海外仕入れ・販売は? 古物営業法はどこまで適用されるか

古物商は、古物営業法という法律を守らなければいけません。

ですが、この古物営業法は日本国内の法律となります。そのため、古物ビジネスを海外にまで広げた場合、どこまで適用されるのか分からない部分も多いでしょう。

海外も視野に入れた方が、古物ビジネスのチャンスは広がります。

これから古物商の許可を取得する人、現在国内でのみ取り引きを行っている人も古物営業法の適用範囲について知っておくべきです。ケース別に古物営業法の範囲内かどうか紹介していきます。

古物を自力で海外から仕入れる場合

国内では入手が困難な古物は、オークションやフリマアプリ等でも非常に人気が高いです。また、海外のアイテムは物によって国内よりも安く仕入れることが可能です。そのため、古物を海外から仕入れる古物商が増えています。

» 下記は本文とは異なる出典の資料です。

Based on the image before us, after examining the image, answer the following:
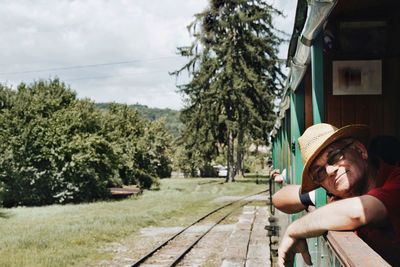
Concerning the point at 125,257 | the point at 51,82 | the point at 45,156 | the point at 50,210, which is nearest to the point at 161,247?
the point at 125,257

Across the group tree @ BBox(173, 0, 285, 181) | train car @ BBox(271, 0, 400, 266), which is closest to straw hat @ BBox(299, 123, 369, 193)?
train car @ BBox(271, 0, 400, 266)

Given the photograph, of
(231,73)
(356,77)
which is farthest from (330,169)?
(231,73)

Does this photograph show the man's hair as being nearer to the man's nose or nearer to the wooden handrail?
the man's nose

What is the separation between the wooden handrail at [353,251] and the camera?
1.87 meters

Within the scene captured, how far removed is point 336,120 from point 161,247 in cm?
980

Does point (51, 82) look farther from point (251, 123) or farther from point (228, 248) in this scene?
point (228, 248)

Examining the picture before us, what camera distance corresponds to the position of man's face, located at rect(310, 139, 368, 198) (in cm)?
244

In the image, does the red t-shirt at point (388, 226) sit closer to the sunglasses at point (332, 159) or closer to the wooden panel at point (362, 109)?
the sunglasses at point (332, 159)

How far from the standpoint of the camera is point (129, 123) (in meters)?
47.8

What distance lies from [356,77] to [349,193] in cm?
221

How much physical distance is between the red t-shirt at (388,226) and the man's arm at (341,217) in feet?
0.15

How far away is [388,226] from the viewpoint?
2215mm

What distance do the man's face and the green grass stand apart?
954 cm

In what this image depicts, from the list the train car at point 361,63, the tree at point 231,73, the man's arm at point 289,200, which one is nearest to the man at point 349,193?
the man's arm at point 289,200
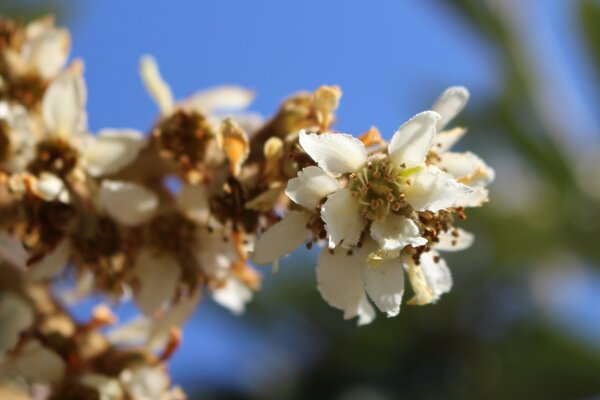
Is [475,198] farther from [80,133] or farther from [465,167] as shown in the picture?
[80,133]

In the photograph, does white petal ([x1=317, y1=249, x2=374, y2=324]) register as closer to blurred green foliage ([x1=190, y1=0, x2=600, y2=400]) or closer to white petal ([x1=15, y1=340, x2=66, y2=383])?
white petal ([x1=15, y1=340, x2=66, y2=383])

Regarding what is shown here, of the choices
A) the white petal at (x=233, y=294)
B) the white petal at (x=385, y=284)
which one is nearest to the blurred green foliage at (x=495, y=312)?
the white petal at (x=233, y=294)

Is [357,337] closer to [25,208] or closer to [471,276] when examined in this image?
[471,276]

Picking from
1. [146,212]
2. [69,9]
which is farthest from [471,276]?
[146,212]

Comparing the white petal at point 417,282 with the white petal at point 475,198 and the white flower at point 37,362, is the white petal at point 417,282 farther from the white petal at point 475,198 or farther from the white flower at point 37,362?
the white flower at point 37,362

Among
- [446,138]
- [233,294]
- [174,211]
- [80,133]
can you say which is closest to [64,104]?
[80,133]

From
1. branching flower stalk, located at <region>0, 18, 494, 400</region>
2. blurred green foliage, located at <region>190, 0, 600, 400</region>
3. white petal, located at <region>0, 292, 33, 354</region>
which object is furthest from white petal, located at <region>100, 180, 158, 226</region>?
blurred green foliage, located at <region>190, 0, 600, 400</region>
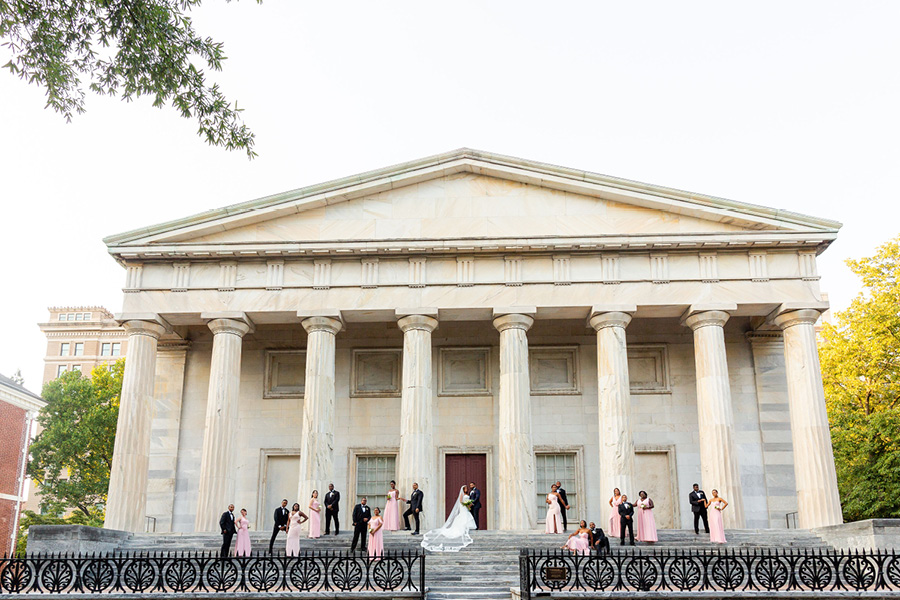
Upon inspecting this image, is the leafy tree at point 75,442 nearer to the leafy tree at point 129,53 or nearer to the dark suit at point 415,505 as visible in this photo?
the dark suit at point 415,505

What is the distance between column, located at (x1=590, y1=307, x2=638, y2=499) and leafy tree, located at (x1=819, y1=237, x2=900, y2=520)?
40.1 feet

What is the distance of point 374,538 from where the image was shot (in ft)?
70.3

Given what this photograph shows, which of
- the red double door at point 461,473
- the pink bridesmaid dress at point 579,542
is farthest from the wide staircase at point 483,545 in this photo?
the red double door at point 461,473

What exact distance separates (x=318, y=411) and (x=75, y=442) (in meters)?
33.4

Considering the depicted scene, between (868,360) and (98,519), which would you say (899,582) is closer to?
(868,360)

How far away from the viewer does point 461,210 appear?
29.5 metres

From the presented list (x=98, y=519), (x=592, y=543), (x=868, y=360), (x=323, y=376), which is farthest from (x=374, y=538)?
(x=98, y=519)

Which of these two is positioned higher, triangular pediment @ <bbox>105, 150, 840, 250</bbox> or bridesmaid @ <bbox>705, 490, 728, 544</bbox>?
triangular pediment @ <bbox>105, 150, 840, 250</bbox>

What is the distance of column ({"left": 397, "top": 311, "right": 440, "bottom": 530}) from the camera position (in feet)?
87.0

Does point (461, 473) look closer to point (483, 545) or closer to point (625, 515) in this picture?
point (483, 545)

ただ海外から仕入れるといっても、いくつかのパターンがあります。まず直接海外へ赴いて買い付ける方法。そして海外の業者から輸入をする方法。また、海外の仕入れサイトやオークションを活用する方法です。

ケース1:現地で直接仕入れる

自分で海外のアンティークショップや蚤市を見歩いて古物を仕入れる場合に、商品は古物営業法の範囲外だと考えられます。買い付けた中古のアイテムを日本へ持ち込み、国内の店舗やネット等で販売する場合でも古物営業法は適用されないと考えられます。

そのため、海外で買い付け・日本で販売というパターンでは、古物商の許可さえ必要ないと思いきや、古物商許可は必要とのことです。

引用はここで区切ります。